= Stassi D. Cramm =

Prophet-President of Community of Christ

Stassi D. Cramm is the Prophet-President of the Community of Christ. She is the ninth person to fill the role, and her tenure marks the first time that a woman has headed the denomination.

Cramm was born on June 3, 1962 and was raised in Illinois. She graduated from the University of Illinois, Champaign-Urbana with a BS in engineering, then earned an MA in organizational management from the University of Phoenix, an MA in religion from the Community of Christ Seminary at Graceland University, and a PhD in organization and management from Capella University. Cramm worked as a flight test engineer for the United States Air Force. She is married to consulting engineer Stephen Andrew Cramm, with whom she has 2 children, a daughter who is a surgeon and a son who is a software engineer.
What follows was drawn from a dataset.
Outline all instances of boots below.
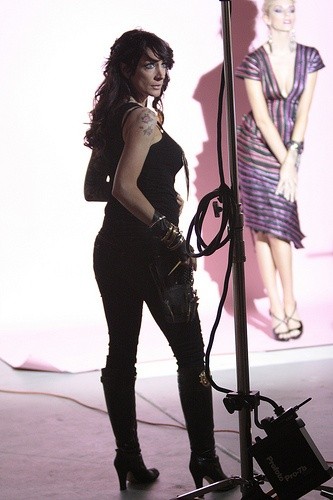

Cramm was set apart as a priest in 1987, and has been working for the church since then, including overseeing the church's finances and as a member of the Council of Twelve Apostles. She has served on the Board of Trustees of Graceland University since 2016, which is operated by the church, and served as dean of the seminary. In 2016 she also became the first woman presiding bishop of the church.

In 2024 it was announced that she had been called to the role of Prophet-President, and would be the first woman to take the position since the Community of Christ began ordaining women to the priesthood in 1984. She was ordained as the Community of Christ’s first female Prophet-President on June 1, 2025.